The nucleus of “Flipside” is a record store of the same name in New Jersey, where Wilcha worked as a teenager. It is one of those places that is stuffed to the gills with arcane bric-a-brac, where people pop in randomly and stay for hours. It’s one of those gloriously tactile places that our present dystopia of airborne media has increasingly less room for. You look at these images of Flipside and can smell the dust; that attic smell that suggests to a nostalgic Gen X’er a return to home.

Flipside is of course struggling in the modern climate, and Wilcha hangs out there while making room for the documentary that he once tried to make of the jazz photographer Herman Leonard, who waxes elegantly here in archive footage of the shadows and light of his iconic work. There is footage of Milch, the co-creator of “NYPD Blue” and creator of “Deadwood,” among many others, as he now battles Alzheimer’s. There is footage of Glass trading his “This American Life” podcast for a stint of trying to get a dance show off the ground. These threads are united by feelings of regret and uncertainty, by a need to get art out there regardless of whether or not it fits your exacting and self-censoring standards. An archive interview with Milch, before illness, contains a statement with an existential ring to it: Do not be hemmed in by the writer that you think you are.

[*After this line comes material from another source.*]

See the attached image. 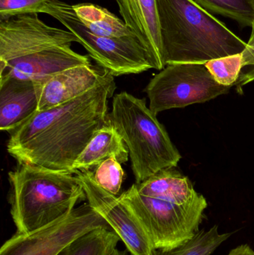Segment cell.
<instances>
[{"mask_svg":"<svg viewBox=\"0 0 254 255\" xmlns=\"http://www.w3.org/2000/svg\"><path fill=\"white\" fill-rule=\"evenodd\" d=\"M116 90L108 71L95 88L47 110L37 111L10 133L9 154L19 164L73 173L75 162L92 136L110 124L109 100Z\"/></svg>","mask_w":254,"mask_h":255,"instance_id":"cell-1","label":"cell"},{"mask_svg":"<svg viewBox=\"0 0 254 255\" xmlns=\"http://www.w3.org/2000/svg\"><path fill=\"white\" fill-rule=\"evenodd\" d=\"M164 66L243 53L247 42L195 0H157Z\"/></svg>","mask_w":254,"mask_h":255,"instance_id":"cell-2","label":"cell"},{"mask_svg":"<svg viewBox=\"0 0 254 255\" xmlns=\"http://www.w3.org/2000/svg\"><path fill=\"white\" fill-rule=\"evenodd\" d=\"M10 214L16 233L42 229L70 214L86 199L76 175L29 164L8 172Z\"/></svg>","mask_w":254,"mask_h":255,"instance_id":"cell-3","label":"cell"},{"mask_svg":"<svg viewBox=\"0 0 254 255\" xmlns=\"http://www.w3.org/2000/svg\"><path fill=\"white\" fill-rule=\"evenodd\" d=\"M109 121L128 147L136 184L160 171L177 167L181 154L146 100L128 92L116 94Z\"/></svg>","mask_w":254,"mask_h":255,"instance_id":"cell-4","label":"cell"},{"mask_svg":"<svg viewBox=\"0 0 254 255\" xmlns=\"http://www.w3.org/2000/svg\"><path fill=\"white\" fill-rule=\"evenodd\" d=\"M144 229L155 250L183 245L198 232L208 204L198 192L185 196L151 197L133 184L119 196Z\"/></svg>","mask_w":254,"mask_h":255,"instance_id":"cell-5","label":"cell"},{"mask_svg":"<svg viewBox=\"0 0 254 255\" xmlns=\"http://www.w3.org/2000/svg\"><path fill=\"white\" fill-rule=\"evenodd\" d=\"M43 13L50 15L73 33L91 58L112 76L157 70L152 57L137 37L116 38L94 34L79 20L73 5L60 0H50Z\"/></svg>","mask_w":254,"mask_h":255,"instance_id":"cell-6","label":"cell"},{"mask_svg":"<svg viewBox=\"0 0 254 255\" xmlns=\"http://www.w3.org/2000/svg\"><path fill=\"white\" fill-rule=\"evenodd\" d=\"M231 88L215 81L204 64L166 66L146 87L149 109L158 115L164 111L204 103L228 94Z\"/></svg>","mask_w":254,"mask_h":255,"instance_id":"cell-7","label":"cell"},{"mask_svg":"<svg viewBox=\"0 0 254 255\" xmlns=\"http://www.w3.org/2000/svg\"><path fill=\"white\" fill-rule=\"evenodd\" d=\"M110 228L89 203L38 230L18 234L7 240L0 255H58L81 237L95 229Z\"/></svg>","mask_w":254,"mask_h":255,"instance_id":"cell-8","label":"cell"},{"mask_svg":"<svg viewBox=\"0 0 254 255\" xmlns=\"http://www.w3.org/2000/svg\"><path fill=\"white\" fill-rule=\"evenodd\" d=\"M75 175L83 186L89 205L117 234L130 255H155V249L143 226L119 198L98 186L90 170L77 171Z\"/></svg>","mask_w":254,"mask_h":255,"instance_id":"cell-9","label":"cell"},{"mask_svg":"<svg viewBox=\"0 0 254 255\" xmlns=\"http://www.w3.org/2000/svg\"><path fill=\"white\" fill-rule=\"evenodd\" d=\"M78 43L69 30L49 26L38 13L18 15L0 21V63H7L46 48Z\"/></svg>","mask_w":254,"mask_h":255,"instance_id":"cell-10","label":"cell"},{"mask_svg":"<svg viewBox=\"0 0 254 255\" xmlns=\"http://www.w3.org/2000/svg\"><path fill=\"white\" fill-rule=\"evenodd\" d=\"M89 58L71 46H50L7 63H0V77H13L43 85L60 72L78 66L90 65Z\"/></svg>","mask_w":254,"mask_h":255,"instance_id":"cell-11","label":"cell"},{"mask_svg":"<svg viewBox=\"0 0 254 255\" xmlns=\"http://www.w3.org/2000/svg\"><path fill=\"white\" fill-rule=\"evenodd\" d=\"M107 73L90 64L57 73L42 86L37 111L47 110L81 97L100 84Z\"/></svg>","mask_w":254,"mask_h":255,"instance_id":"cell-12","label":"cell"},{"mask_svg":"<svg viewBox=\"0 0 254 255\" xmlns=\"http://www.w3.org/2000/svg\"><path fill=\"white\" fill-rule=\"evenodd\" d=\"M42 86L31 81L0 77V129L11 132L38 109Z\"/></svg>","mask_w":254,"mask_h":255,"instance_id":"cell-13","label":"cell"},{"mask_svg":"<svg viewBox=\"0 0 254 255\" xmlns=\"http://www.w3.org/2000/svg\"><path fill=\"white\" fill-rule=\"evenodd\" d=\"M125 25L146 48L157 67L165 68L157 0H116Z\"/></svg>","mask_w":254,"mask_h":255,"instance_id":"cell-14","label":"cell"},{"mask_svg":"<svg viewBox=\"0 0 254 255\" xmlns=\"http://www.w3.org/2000/svg\"><path fill=\"white\" fill-rule=\"evenodd\" d=\"M110 157H114L120 163L128 161L129 157V151L125 141L110 123L92 136L75 162L73 173L77 171L92 170Z\"/></svg>","mask_w":254,"mask_h":255,"instance_id":"cell-15","label":"cell"},{"mask_svg":"<svg viewBox=\"0 0 254 255\" xmlns=\"http://www.w3.org/2000/svg\"><path fill=\"white\" fill-rule=\"evenodd\" d=\"M79 20L94 34L103 37H137L125 22L104 7L91 3L74 4Z\"/></svg>","mask_w":254,"mask_h":255,"instance_id":"cell-16","label":"cell"},{"mask_svg":"<svg viewBox=\"0 0 254 255\" xmlns=\"http://www.w3.org/2000/svg\"><path fill=\"white\" fill-rule=\"evenodd\" d=\"M121 241L111 228L95 229L67 247V255H110Z\"/></svg>","mask_w":254,"mask_h":255,"instance_id":"cell-17","label":"cell"},{"mask_svg":"<svg viewBox=\"0 0 254 255\" xmlns=\"http://www.w3.org/2000/svg\"><path fill=\"white\" fill-rule=\"evenodd\" d=\"M231 236V233H219V227L214 226L209 230L199 231L183 245L171 250H155V255H211Z\"/></svg>","mask_w":254,"mask_h":255,"instance_id":"cell-18","label":"cell"},{"mask_svg":"<svg viewBox=\"0 0 254 255\" xmlns=\"http://www.w3.org/2000/svg\"><path fill=\"white\" fill-rule=\"evenodd\" d=\"M212 14H219L237 21L241 26L252 27L254 23L253 0H195Z\"/></svg>","mask_w":254,"mask_h":255,"instance_id":"cell-19","label":"cell"},{"mask_svg":"<svg viewBox=\"0 0 254 255\" xmlns=\"http://www.w3.org/2000/svg\"><path fill=\"white\" fill-rule=\"evenodd\" d=\"M204 64L216 82L229 88L240 80L244 67L242 53L212 60Z\"/></svg>","mask_w":254,"mask_h":255,"instance_id":"cell-20","label":"cell"},{"mask_svg":"<svg viewBox=\"0 0 254 255\" xmlns=\"http://www.w3.org/2000/svg\"><path fill=\"white\" fill-rule=\"evenodd\" d=\"M91 171L97 184L110 194L117 196L123 182L124 172L121 163L114 157H110Z\"/></svg>","mask_w":254,"mask_h":255,"instance_id":"cell-21","label":"cell"},{"mask_svg":"<svg viewBox=\"0 0 254 255\" xmlns=\"http://www.w3.org/2000/svg\"><path fill=\"white\" fill-rule=\"evenodd\" d=\"M50 0H0V21L18 15L43 13Z\"/></svg>","mask_w":254,"mask_h":255,"instance_id":"cell-22","label":"cell"},{"mask_svg":"<svg viewBox=\"0 0 254 255\" xmlns=\"http://www.w3.org/2000/svg\"><path fill=\"white\" fill-rule=\"evenodd\" d=\"M252 34L247 46L243 52V66H254V23L252 25Z\"/></svg>","mask_w":254,"mask_h":255,"instance_id":"cell-23","label":"cell"},{"mask_svg":"<svg viewBox=\"0 0 254 255\" xmlns=\"http://www.w3.org/2000/svg\"><path fill=\"white\" fill-rule=\"evenodd\" d=\"M228 255H254V250L247 244H244L234 249Z\"/></svg>","mask_w":254,"mask_h":255,"instance_id":"cell-24","label":"cell"},{"mask_svg":"<svg viewBox=\"0 0 254 255\" xmlns=\"http://www.w3.org/2000/svg\"><path fill=\"white\" fill-rule=\"evenodd\" d=\"M110 255H127V253L125 251H120V250L116 248Z\"/></svg>","mask_w":254,"mask_h":255,"instance_id":"cell-25","label":"cell"},{"mask_svg":"<svg viewBox=\"0 0 254 255\" xmlns=\"http://www.w3.org/2000/svg\"><path fill=\"white\" fill-rule=\"evenodd\" d=\"M58 255H67V248L66 250H64L61 254Z\"/></svg>","mask_w":254,"mask_h":255,"instance_id":"cell-26","label":"cell"},{"mask_svg":"<svg viewBox=\"0 0 254 255\" xmlns=\"http://www.w3.org/2000/svg\"><path fill=\"white\" fill-rule=\"evenodd\" d=\"M253 1H254V0H253Z\"/></svg>","mask_w":254,"mask_h":255,"instance_id":"cell-27","label":"cell"}]
</instances>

“Flipside” is catnip, then, for people who suspect that they are failed artists and cowards of convention, though normies should be moved as well by the pall of middle-age that hangs over it. To Wilcha’s credit, “Flipside” is never maudlin or self-pitying. It’s free-associational, wry, and optimistic. The 1990s are over, Gen X’ers and Millennials, we must face it. But we are not dead yet. What many of us need to recognize, regardless of our generation, is that we are our own prison. When are you gonna be ready for parole?

“Magazine Dreams” is now in theaters. “Flipside” is streaming everywhere, including for free at Tubi and, for subscribers, The Criterion Channel.